--- Jon Noring <jon@noring.name> wrote:
1) There are scan sets all over the place, in various resolutions, color depths, quality, and completeness. (The variation in file size between sets will be significant.)
Take them as they are, or request certain standards for submitters. I'd lean towards the former for now, even though it might mean work later on.
2) Some to many scan sets comprise various derivative subsets (e.g., the original scans, a cleaned up set, etc.)
Every processing operation loses information. So, I'd suggest keeping original scans for archival and fully cleaned scans for viewing (I usually keep both around, although if the cleaning is entirely expressed in a series of shell scripts, with no human intervention, I'll just keep the originals and regenerate the cleans when necessary).
3) Many if not most scan sets have no external metadata.
I don't see this as a huge issue. I try to have png numbers match page numbers, but sometimes this causes problems (DP is fine with it; guiguts not so much so in some cases). You can leave it as a big blob for people to rifle through (like paper) or set up a simple workflow for capturing it. I'd say KISS for now, though. (Bonus: some of the metadata capturing code might be useful to dp in the future if handled carefully and with luck ;) )
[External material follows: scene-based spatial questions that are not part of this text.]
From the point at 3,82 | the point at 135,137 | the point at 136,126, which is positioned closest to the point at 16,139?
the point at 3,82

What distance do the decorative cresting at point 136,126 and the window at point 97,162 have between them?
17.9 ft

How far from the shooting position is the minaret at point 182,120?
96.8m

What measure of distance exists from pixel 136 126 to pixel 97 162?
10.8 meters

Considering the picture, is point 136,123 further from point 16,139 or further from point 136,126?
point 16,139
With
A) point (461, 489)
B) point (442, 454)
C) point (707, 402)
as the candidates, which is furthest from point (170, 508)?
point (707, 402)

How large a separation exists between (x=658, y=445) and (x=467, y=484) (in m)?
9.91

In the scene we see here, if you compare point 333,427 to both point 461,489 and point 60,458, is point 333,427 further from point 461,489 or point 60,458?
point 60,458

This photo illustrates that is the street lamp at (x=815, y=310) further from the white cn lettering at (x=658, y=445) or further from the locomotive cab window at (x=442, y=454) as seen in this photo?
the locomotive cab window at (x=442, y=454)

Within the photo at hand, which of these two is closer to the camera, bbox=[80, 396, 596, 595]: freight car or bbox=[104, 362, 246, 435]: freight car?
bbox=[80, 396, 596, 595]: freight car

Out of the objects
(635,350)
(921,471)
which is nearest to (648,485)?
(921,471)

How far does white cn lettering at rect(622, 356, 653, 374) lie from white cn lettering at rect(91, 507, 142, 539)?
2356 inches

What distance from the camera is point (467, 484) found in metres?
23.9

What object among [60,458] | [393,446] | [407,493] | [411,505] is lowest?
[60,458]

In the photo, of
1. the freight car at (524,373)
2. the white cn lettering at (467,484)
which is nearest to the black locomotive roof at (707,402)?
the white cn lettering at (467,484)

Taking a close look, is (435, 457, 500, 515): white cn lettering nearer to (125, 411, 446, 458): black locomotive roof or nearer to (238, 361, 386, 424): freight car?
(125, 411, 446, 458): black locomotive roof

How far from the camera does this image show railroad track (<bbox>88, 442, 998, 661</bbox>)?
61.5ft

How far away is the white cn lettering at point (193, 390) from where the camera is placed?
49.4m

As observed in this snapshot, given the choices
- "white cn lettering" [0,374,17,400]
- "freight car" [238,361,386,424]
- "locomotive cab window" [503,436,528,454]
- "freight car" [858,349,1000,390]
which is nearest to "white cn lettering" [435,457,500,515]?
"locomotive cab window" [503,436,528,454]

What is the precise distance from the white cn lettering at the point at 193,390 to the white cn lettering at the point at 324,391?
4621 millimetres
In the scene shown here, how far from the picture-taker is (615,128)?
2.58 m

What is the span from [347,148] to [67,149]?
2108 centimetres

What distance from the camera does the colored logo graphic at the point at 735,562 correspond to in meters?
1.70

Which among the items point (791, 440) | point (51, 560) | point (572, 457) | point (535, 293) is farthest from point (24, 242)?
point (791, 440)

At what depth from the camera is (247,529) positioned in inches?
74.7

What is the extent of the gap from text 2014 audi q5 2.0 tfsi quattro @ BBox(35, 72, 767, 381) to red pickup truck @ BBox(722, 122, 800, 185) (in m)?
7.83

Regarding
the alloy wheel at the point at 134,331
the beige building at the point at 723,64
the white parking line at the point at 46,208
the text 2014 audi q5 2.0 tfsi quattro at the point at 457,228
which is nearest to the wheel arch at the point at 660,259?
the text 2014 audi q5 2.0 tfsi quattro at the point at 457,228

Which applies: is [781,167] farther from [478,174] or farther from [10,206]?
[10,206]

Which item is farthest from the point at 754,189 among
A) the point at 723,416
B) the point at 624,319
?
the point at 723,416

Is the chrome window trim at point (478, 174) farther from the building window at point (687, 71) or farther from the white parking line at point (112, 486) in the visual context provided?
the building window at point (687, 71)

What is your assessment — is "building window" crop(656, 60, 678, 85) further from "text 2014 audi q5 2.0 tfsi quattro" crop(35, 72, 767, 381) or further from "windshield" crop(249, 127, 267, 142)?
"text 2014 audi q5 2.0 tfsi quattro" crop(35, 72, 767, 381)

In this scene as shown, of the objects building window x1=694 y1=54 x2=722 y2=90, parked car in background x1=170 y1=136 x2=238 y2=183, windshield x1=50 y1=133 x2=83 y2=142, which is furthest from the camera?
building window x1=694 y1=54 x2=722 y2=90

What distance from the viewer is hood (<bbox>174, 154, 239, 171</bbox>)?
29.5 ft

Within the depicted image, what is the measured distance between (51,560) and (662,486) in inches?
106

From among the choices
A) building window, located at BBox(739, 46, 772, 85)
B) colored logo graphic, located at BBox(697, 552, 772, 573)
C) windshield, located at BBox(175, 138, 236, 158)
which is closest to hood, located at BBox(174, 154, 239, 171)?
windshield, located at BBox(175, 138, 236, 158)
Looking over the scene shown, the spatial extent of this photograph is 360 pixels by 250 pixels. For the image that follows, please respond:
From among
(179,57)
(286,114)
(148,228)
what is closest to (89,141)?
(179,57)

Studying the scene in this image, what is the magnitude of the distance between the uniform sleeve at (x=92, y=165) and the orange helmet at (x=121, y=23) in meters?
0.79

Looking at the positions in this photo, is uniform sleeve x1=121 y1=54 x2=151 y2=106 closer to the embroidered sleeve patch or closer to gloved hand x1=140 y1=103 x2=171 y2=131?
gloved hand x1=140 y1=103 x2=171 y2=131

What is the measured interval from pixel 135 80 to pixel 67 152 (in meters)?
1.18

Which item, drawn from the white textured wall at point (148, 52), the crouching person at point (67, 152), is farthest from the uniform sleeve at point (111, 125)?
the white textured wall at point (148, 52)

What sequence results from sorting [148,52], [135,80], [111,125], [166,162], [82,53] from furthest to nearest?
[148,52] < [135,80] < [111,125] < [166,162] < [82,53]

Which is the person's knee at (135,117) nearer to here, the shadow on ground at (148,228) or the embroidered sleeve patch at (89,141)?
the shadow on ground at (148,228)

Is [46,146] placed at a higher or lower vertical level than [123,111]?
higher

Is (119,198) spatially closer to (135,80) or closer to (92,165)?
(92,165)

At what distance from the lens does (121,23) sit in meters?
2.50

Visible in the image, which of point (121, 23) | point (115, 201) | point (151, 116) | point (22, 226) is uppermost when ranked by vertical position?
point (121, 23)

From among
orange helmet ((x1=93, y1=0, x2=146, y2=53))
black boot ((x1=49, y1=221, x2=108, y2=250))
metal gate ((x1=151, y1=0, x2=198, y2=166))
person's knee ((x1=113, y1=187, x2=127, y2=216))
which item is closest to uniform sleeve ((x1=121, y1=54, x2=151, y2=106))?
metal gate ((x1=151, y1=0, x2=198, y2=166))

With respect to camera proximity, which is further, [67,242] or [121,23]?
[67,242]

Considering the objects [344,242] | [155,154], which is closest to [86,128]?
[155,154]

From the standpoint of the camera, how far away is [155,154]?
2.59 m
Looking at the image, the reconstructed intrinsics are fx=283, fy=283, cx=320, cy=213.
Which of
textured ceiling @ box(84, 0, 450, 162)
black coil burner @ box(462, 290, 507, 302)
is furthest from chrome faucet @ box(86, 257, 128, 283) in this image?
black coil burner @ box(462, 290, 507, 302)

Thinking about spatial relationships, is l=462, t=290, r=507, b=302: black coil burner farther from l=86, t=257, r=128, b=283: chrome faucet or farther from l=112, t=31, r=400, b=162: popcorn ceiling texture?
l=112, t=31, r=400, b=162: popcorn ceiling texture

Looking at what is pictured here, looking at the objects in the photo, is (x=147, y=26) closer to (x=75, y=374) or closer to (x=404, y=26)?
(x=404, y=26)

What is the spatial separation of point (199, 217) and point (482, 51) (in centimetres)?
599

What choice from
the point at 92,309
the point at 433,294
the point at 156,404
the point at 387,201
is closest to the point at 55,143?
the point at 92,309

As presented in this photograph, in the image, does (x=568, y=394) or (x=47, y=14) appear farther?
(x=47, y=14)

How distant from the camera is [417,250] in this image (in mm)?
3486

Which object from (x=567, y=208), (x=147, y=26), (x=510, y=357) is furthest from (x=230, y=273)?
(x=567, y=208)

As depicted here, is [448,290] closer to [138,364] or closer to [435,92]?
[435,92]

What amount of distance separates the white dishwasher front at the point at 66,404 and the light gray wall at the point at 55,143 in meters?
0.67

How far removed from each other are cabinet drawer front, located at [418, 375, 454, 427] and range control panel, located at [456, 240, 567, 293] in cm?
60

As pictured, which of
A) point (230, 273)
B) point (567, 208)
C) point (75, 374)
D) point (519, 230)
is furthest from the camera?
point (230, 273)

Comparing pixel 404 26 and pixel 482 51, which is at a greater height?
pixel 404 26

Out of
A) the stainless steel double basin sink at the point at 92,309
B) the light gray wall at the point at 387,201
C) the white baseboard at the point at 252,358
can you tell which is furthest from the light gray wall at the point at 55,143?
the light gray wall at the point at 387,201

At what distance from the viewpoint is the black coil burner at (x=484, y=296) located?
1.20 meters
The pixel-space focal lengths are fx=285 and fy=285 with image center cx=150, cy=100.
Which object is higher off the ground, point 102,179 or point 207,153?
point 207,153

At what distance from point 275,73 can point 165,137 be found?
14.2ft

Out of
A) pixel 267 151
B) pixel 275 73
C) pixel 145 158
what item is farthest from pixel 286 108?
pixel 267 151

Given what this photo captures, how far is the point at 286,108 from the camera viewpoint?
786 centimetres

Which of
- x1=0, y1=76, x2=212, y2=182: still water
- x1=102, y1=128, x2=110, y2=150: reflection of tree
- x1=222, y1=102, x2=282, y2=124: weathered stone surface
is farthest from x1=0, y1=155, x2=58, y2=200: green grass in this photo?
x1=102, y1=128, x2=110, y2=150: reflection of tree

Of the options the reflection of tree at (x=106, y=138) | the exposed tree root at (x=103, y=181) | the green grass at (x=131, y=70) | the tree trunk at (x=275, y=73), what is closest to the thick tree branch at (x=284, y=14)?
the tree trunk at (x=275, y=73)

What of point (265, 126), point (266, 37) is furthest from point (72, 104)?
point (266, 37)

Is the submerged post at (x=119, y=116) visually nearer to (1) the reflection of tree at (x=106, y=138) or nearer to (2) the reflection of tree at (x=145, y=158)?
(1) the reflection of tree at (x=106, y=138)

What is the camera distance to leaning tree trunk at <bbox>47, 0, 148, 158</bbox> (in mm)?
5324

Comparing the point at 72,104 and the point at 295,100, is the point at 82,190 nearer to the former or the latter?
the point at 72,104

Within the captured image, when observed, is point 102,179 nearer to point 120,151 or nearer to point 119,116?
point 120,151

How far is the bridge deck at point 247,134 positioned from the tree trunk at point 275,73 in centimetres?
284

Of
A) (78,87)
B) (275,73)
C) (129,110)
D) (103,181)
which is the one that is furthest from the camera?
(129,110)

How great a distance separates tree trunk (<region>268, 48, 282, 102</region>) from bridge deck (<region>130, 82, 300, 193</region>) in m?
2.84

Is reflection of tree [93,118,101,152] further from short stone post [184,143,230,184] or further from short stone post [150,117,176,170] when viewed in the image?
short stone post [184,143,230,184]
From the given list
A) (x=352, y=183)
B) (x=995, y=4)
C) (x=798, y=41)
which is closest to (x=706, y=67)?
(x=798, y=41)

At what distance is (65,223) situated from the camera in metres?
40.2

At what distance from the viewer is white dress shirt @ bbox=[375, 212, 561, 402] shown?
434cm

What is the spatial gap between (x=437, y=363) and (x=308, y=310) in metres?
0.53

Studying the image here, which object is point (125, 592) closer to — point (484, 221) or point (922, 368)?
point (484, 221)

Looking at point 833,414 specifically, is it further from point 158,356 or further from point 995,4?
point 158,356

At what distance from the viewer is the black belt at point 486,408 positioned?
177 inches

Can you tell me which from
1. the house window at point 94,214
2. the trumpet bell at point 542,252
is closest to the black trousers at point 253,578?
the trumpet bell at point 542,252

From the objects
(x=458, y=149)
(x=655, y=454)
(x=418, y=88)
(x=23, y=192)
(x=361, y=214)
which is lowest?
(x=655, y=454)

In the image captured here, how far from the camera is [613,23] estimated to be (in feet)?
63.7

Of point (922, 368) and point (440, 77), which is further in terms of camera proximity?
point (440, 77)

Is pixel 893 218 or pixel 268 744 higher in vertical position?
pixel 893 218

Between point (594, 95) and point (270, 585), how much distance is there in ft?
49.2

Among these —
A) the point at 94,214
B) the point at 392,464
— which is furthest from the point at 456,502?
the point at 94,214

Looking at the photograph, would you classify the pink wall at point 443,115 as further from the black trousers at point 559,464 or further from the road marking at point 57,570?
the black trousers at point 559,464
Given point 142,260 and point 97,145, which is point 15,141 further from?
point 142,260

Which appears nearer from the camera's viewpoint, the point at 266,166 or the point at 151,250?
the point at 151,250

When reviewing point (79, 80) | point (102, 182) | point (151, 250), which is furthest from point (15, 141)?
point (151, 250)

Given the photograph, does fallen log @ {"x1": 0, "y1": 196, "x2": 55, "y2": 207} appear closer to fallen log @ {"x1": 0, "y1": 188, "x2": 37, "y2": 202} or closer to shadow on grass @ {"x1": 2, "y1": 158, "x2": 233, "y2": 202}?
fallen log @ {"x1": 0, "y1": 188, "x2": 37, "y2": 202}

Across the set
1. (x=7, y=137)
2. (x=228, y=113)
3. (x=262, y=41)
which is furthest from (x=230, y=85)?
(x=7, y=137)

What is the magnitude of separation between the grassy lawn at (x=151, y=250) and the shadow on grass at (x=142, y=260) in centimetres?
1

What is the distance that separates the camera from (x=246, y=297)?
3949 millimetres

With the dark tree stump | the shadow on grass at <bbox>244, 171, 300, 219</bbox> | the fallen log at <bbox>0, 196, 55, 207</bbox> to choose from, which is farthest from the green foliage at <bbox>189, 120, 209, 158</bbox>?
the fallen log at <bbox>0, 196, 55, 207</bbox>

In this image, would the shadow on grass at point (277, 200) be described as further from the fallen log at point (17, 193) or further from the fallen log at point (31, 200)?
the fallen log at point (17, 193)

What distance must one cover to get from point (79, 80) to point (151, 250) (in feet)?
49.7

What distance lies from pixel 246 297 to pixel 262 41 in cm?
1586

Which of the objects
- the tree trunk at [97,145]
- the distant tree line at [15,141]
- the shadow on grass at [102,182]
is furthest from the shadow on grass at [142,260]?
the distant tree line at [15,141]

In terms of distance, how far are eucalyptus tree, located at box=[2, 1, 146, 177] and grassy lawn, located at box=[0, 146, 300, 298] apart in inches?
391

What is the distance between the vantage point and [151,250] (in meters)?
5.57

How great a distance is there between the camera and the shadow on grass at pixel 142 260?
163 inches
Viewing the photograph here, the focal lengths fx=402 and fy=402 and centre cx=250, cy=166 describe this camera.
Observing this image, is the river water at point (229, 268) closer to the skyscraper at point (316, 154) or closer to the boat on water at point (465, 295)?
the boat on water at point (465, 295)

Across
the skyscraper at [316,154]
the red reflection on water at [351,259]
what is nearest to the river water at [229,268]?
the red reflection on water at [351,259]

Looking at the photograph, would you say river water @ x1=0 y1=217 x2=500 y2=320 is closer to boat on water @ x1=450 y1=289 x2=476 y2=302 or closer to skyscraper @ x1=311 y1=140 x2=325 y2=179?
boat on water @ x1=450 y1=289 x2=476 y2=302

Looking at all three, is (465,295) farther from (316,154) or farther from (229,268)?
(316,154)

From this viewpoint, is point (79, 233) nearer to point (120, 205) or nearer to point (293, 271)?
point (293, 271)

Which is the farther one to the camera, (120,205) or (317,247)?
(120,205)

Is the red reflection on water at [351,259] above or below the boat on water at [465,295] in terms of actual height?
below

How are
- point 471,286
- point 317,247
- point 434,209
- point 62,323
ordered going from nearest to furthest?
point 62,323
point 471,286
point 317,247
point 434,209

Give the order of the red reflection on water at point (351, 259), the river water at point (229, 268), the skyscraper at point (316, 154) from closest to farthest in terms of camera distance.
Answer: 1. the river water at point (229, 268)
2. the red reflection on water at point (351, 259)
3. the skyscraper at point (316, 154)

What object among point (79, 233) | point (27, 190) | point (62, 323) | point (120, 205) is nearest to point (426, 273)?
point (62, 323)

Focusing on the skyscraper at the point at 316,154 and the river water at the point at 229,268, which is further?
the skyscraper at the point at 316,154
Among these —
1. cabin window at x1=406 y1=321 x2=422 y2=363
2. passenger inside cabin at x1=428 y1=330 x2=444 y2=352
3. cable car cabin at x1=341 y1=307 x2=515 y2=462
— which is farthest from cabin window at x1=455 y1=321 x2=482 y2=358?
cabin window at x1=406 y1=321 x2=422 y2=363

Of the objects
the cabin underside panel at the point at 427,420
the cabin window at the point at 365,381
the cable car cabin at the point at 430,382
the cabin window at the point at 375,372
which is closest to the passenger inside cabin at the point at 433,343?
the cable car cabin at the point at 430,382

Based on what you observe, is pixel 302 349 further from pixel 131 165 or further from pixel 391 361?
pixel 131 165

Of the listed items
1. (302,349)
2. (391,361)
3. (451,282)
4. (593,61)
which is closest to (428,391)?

4) Some scan sets we acquire may have license encumberances not allowing them to be accessible to the general public.
I'd say leave 'em out.
5) There is likely to be interest by some outside of PG/DP to contribute scans of public domain texts to the raw archive.
Sure, why not? As long as we're allowed to use them later and produce PG texts as well ^^ Another way to attract content.
7) When the scans are stored, do we zip each set/subset up, or keep each page scan separate?
A simple zip of all scans would be useful, easy, and eliminate a lot of the metadata requirement. One can always add code for online viewing later.
8) What are our space requirements, for now and in the future?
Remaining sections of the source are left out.